Не оборачивайся, взяв меня за руку, сказал отец. Не оглядывайся назад, дочка. Я хочу отвести тебя в Ханекин[4]. Там ты станешь невестой и будешь по-настоящему счастлива. Тебе уже больше не нужно будет работать, как раньше.
В ответ на слова отца я лишь опустила голову и, несмотря на желание попросить его не уводить меня никуда, все же не решилась ему возразить. Мне лишь хотелось, чтобы он не переживал за меня.
Не волнуйся, папа, сказала я. Пойдем.
В дороге я не переставала слышать плач мамы. Казалось, любой звук природы доносил до меня ее голос. В душе я очень хотела отпустить руку отца и побежать обратно домой, но знала, что, если вернусь, папа не выдержит. Мы проходили мимо подножия моей любимой горы Чагалванд, где я не смогла сдержать слез и втайне от отца тихо плакала, пытаясь отвлечь себя разными мыслями и видом зеленой травы вокруг.
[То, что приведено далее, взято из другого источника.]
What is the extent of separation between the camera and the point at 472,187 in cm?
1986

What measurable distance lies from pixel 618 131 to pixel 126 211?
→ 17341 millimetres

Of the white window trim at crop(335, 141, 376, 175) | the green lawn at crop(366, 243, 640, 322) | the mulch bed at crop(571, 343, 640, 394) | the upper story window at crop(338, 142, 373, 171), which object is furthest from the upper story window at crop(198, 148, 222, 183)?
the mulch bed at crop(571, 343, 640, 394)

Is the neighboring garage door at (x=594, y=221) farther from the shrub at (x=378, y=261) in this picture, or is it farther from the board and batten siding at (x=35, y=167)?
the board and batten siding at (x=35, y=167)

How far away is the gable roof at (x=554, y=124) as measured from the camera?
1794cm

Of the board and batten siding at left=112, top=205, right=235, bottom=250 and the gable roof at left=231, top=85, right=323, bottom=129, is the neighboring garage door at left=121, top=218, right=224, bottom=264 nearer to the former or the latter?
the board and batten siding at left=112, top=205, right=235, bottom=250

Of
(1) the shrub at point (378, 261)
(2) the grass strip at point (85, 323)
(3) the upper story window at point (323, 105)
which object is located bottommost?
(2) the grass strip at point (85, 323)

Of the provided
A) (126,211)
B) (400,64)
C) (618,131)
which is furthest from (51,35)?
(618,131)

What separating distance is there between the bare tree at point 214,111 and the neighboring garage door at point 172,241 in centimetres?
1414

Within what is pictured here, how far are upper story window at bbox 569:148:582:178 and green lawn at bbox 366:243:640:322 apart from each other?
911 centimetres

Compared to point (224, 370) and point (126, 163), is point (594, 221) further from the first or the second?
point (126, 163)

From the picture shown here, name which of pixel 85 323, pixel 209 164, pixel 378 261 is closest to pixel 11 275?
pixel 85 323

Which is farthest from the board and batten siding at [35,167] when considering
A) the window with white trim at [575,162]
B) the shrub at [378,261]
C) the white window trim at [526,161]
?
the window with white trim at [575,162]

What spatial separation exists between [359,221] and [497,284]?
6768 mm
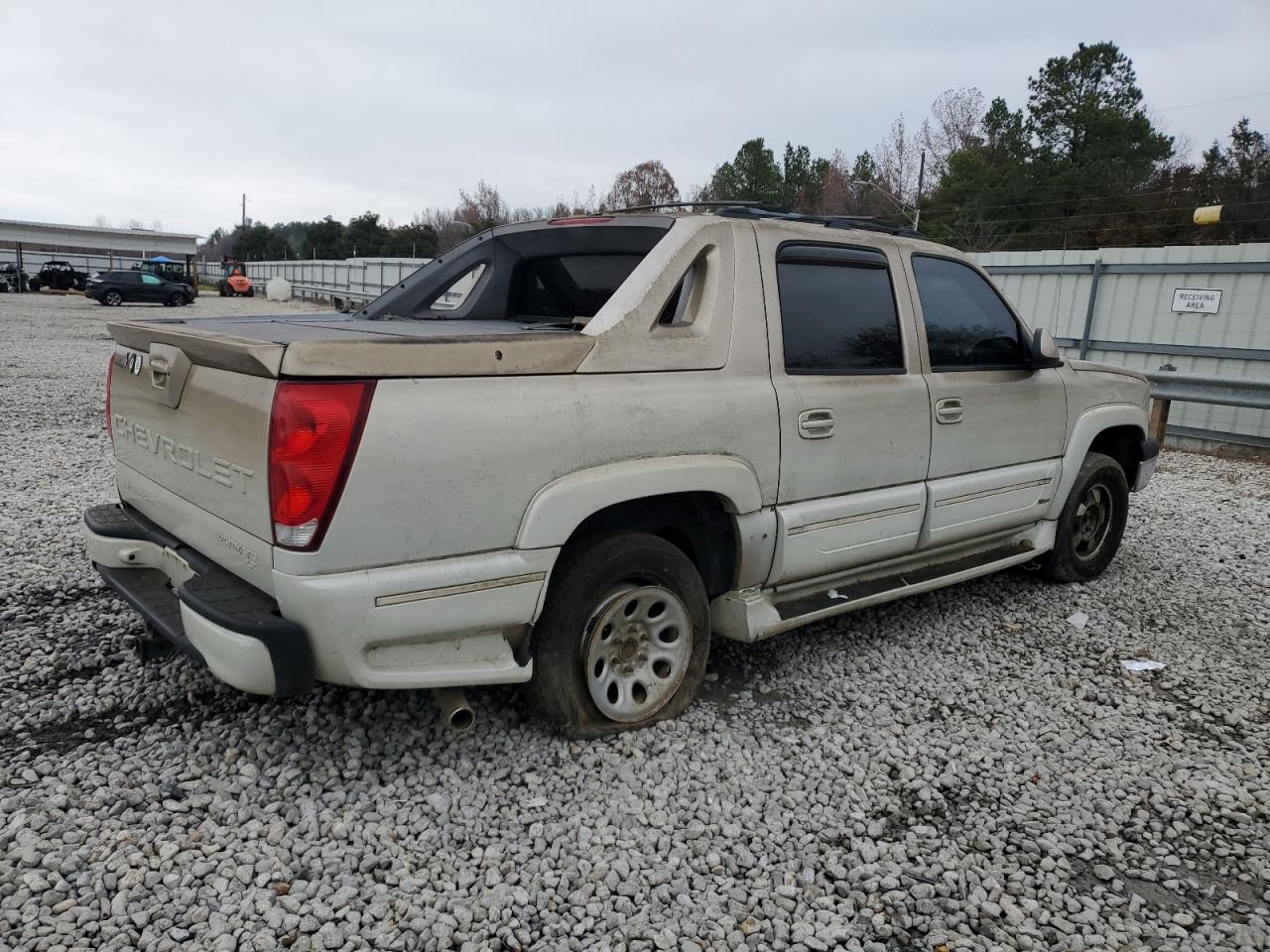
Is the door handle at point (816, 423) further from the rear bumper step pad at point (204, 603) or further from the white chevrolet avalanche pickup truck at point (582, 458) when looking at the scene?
the rear bumper step pad at point (204, 603)

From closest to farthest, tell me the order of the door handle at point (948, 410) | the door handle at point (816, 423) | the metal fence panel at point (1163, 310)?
the door handle at point (816, 423) → the door handle at point (948, 410) → the metal fence panel at point (1163, 310)

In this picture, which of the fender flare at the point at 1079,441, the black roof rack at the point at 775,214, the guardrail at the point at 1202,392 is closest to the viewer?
the black roof rack at the point at 775,214

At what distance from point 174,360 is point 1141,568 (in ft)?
18.9

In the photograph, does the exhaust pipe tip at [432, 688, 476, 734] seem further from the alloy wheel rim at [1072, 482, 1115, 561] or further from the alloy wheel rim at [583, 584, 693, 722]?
the alloy wheel rim at [1072, 482, 1115, 561]

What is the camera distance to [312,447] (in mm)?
2623

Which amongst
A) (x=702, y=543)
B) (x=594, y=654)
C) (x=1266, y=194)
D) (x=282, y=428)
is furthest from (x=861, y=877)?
(x=1266, y=194)

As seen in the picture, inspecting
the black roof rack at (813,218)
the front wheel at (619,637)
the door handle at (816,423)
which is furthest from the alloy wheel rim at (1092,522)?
the front wheel at (619,637)

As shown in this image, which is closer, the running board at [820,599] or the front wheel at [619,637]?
the front wheel at [619,637]

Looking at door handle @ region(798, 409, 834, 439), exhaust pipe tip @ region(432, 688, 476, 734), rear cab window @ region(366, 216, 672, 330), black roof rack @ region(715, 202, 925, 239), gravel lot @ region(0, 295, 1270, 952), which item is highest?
black roof rack @ region(715, 202, 925, 239)

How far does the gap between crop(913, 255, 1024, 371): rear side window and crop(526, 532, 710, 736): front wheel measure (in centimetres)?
183

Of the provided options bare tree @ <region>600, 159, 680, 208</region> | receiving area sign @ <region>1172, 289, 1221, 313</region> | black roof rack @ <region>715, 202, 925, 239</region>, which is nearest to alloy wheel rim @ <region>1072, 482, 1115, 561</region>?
black roof rack @ <region>715, 202, 925, 239</region>

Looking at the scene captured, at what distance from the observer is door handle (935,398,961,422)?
430cm

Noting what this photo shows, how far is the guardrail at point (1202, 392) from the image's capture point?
368 inches

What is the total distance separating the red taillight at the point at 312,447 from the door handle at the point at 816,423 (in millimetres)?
1787
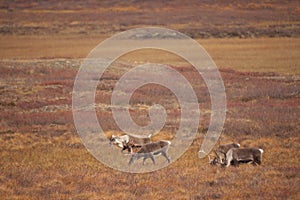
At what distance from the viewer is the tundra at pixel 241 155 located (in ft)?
45.8

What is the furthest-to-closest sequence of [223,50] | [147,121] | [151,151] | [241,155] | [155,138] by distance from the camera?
[223,50]
[147,121]
[155,138]
[151,151]
[241,155]

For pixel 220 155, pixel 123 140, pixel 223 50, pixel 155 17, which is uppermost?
pixel 220 155

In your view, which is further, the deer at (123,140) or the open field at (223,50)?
the open field at (223,50)

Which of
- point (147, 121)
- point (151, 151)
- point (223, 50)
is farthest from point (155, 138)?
point (223, 50)

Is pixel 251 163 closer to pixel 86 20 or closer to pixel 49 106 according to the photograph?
pixel 49 106

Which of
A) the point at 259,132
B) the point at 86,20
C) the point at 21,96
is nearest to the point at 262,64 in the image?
the point at 21,96

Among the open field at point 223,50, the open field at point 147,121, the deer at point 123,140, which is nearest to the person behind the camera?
the open field at point 147,121

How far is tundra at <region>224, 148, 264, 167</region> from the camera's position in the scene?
14.0 m

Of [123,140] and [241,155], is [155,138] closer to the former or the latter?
[123,140]

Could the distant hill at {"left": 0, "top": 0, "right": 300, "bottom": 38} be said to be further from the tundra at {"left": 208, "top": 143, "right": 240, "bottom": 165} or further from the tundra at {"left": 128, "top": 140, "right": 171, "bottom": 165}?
the tundra at {"left": 128, "top": 140, "right": 171, "bottom": 165}

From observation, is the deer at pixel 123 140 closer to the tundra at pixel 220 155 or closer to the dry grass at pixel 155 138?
the dry grass at pixel 155 138

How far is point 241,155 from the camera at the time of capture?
14.0 m

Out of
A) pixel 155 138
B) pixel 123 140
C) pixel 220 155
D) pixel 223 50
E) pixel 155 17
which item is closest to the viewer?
pixel 220 155

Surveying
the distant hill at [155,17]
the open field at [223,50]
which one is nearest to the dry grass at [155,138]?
the open field at [223,50]
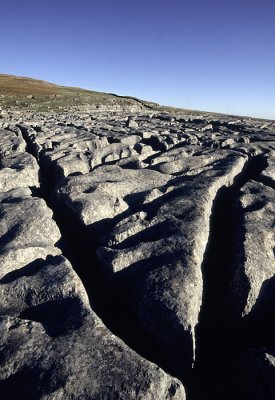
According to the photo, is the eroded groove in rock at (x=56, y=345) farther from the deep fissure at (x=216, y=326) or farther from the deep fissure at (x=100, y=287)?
the deep fissure at (x=216, y=326)

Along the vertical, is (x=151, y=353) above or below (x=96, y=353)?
below

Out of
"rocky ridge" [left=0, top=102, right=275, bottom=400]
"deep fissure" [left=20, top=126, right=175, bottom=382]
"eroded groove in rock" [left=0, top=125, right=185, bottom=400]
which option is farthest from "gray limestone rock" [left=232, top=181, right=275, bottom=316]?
"eroded groove in rock" [left=0, top=125, right=185, bottom=400]

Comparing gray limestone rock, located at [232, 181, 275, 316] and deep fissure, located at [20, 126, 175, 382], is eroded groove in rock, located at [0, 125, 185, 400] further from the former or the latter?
gray limestone rock, located at [232, 181, 275, 316]

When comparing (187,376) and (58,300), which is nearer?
(187,376)

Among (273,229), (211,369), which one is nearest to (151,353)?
(211,369)

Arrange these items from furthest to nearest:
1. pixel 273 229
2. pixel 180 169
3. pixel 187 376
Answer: pixel 180 169, pixel 273 229, pixel 187 376

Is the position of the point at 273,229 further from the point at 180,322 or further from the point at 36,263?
the point at 36,263

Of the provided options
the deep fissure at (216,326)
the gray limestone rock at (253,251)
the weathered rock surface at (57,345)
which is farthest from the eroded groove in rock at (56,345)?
the gray limestone rock at (253,251)

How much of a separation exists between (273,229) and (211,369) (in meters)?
5.20

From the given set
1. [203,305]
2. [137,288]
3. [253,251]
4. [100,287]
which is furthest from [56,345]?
[253,251]

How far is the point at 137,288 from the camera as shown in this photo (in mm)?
9125

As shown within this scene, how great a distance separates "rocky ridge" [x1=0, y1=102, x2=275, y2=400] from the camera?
7.00m

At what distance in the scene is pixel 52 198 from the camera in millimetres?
14945

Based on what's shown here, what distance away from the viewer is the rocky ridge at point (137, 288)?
276 inches
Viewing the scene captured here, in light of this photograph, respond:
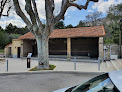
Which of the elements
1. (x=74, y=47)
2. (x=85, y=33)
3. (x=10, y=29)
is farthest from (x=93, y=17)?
(x=10, y=29)

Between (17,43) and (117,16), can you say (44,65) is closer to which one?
(17,43)

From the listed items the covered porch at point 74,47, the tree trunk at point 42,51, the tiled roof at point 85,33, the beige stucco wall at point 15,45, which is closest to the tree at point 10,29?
the beige stucco wall at point 15,45

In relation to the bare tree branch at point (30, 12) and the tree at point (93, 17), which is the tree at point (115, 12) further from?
the bare tree branch at point (30, 12)

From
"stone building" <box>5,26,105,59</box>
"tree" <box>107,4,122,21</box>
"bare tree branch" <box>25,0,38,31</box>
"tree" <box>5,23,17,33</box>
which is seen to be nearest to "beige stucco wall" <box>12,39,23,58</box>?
"stone building" <box>5,26,105,59</box>

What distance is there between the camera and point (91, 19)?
38188 mm

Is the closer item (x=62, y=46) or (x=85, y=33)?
(x=85, y=33)

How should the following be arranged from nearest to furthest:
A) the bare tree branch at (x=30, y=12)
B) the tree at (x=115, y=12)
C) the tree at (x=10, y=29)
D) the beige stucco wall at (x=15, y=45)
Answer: the bare tree branch at (x=30, y=12) → the beige stucco wall at (x=15, y=45) → the tree at (x=115, y=12) → the tree at (x=10, y=29)

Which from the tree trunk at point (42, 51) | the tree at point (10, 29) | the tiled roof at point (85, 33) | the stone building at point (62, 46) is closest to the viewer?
the tree trunk at point (42, 51)

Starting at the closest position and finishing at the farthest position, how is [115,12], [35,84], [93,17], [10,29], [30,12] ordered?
[35,84], [30,12], [115,12], [93,17], [10,29]

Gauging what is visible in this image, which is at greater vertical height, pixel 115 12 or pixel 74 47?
pixel 115 12

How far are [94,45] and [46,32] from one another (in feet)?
35.8

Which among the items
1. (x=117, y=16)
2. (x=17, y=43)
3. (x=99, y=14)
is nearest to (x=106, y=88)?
(x=17, y=43)

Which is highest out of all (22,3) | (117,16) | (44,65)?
(117,16)

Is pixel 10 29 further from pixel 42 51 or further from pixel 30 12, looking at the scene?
pixel 42 51
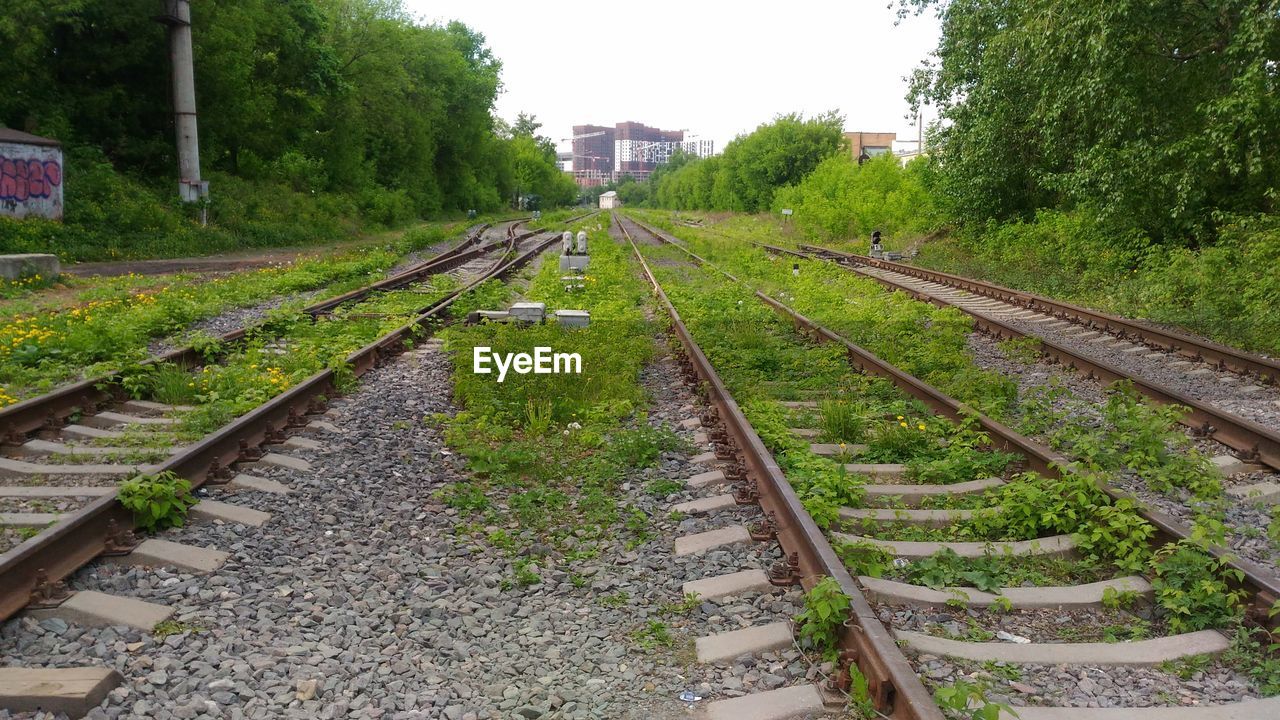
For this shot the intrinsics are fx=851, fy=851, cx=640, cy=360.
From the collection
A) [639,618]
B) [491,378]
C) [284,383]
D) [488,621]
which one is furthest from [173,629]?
[491,378]

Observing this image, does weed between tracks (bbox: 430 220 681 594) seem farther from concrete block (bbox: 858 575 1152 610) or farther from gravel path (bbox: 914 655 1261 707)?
gravel path (bbox: 914 655 1261 707)

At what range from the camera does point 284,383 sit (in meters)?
7.48

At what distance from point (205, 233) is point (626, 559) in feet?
77.8

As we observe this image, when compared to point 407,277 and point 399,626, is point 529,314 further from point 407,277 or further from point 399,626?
point 407,277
В ту весеннюю пору землю покрывало множество только что распустившихся маленьких цветочков и цветов с большими ароматными бутонами. Я нагнулась к одному из них, сорвала и жадно вдохнула запах, подумав: если бы я сейчас была дома, как бы весело мы с девочками провели время.
Отец с Акбаром и Мансуром шли впереди, а я порой так отставала, что отец вынужден был оборачиваться и кричать мне:
Фаранг, торопись! Не отставай, пожалуйста.
Дорога, которая шла через гору Чагалванд, была очень длинной, и, по словам отца, нам необходимо было преодолеть ее за два дня. В пути я не раз замечала его слезы, которые он изо всех сил старался скрывать, и сама, в свою очередь, не показывала ему, что тоже плачу.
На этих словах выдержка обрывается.